**Reading text**
┌──

Record labels, such as Trojan, Blue beat, Island were doing very well in the UK.

“ Actually I haven`t done any recording in Jamaica, As I said it all started in England,But as singing and playing in a band called The Bees in 1964. We got the luck to be discovered by the one and only late Laurel Aitken who had us as his backing band,and also as our producer, and a promoter. We were touring the UK with him.

Then we got the chance to back Prince Buster, The Ethiopians,  Maytals,  Earol Dickson, The Pioneers, Millie Small, Owen Gray, Jackie Edwards and Desmond Dekker. Then in 1967 we met Eddy Grant, he wrote our first two hits Train tour to Rainbow city, and All Change On The Bakerloo line.

Then in 1969 I wrote Skinhead Moonstomp and Skinhead Girl, and also we recorded the Symarip debut album, Skinhead Moonstomp that went to way up in the hit chart. then it all started

from there.”

Symarip, Skinhead Moonstomp album stormed the charts, which created a boom in the Skinhead Youth cult. The Vietnam war was in full swing. The hippy era began, which took the middle class mods into psychodelia and then flower power. The street kids went the other way into Skinhead working class fashion

A huge show was arranged for Wembley Stadium in 1970, which packed. One half white skinheads, the other half, Jamaicans.

“ Wembley was one of the biggest hightlights of my life, to see this unity of fans, black and white dancing to my songs”

└──

**Instructions for the task**
In the Symarip interview excerpt, who wrote the band's first two hits? The records below come from a separate source unrelated to the Symarip interview excerpt.

**Extracted data**

┌──

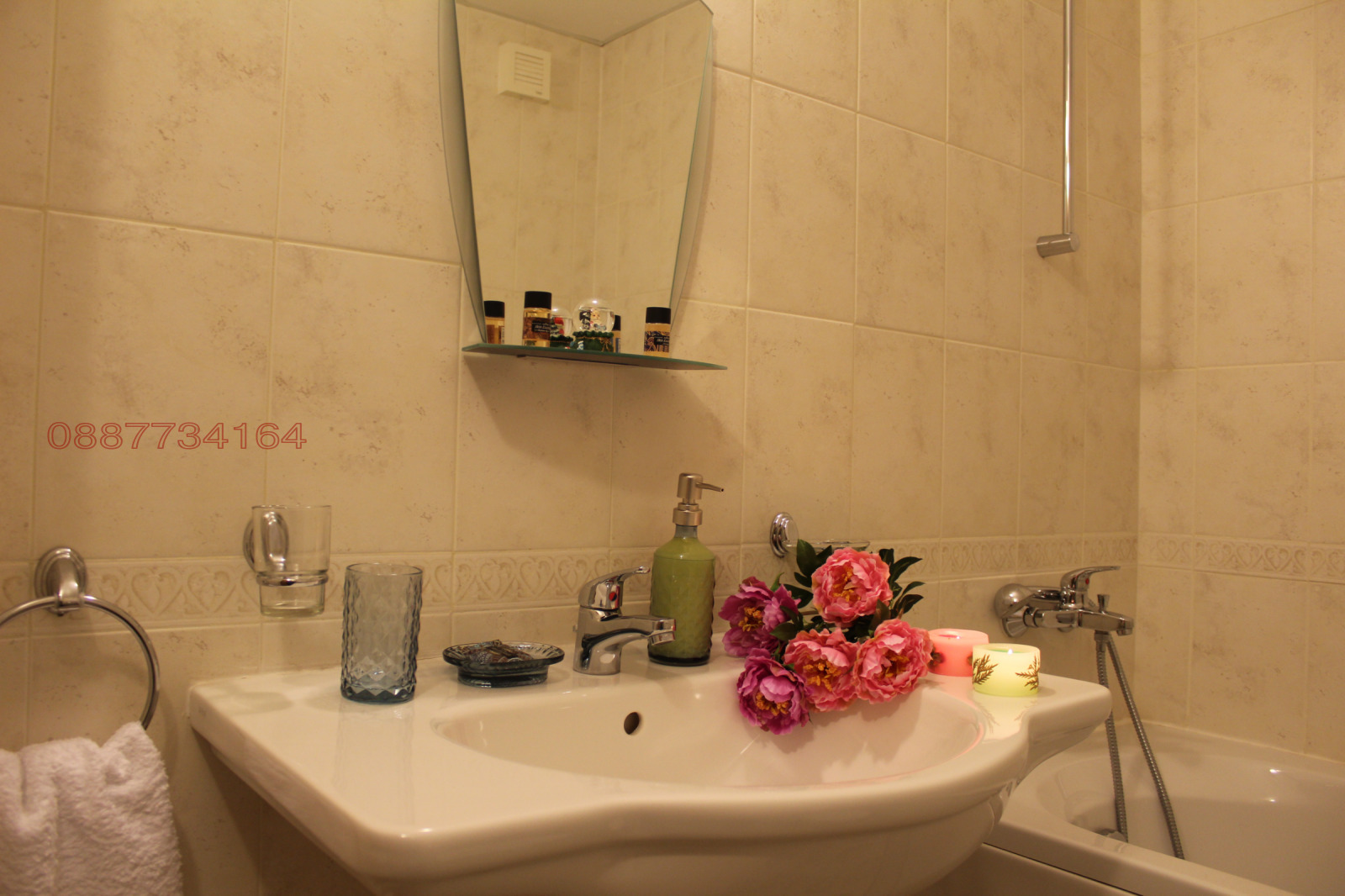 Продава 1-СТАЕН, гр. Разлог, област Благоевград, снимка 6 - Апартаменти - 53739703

└──
┌──

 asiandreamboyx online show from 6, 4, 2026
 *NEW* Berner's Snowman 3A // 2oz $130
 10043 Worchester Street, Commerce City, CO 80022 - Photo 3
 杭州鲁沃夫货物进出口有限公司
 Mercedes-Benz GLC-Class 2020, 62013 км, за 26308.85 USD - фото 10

└──

**Your response**
Eddy Grant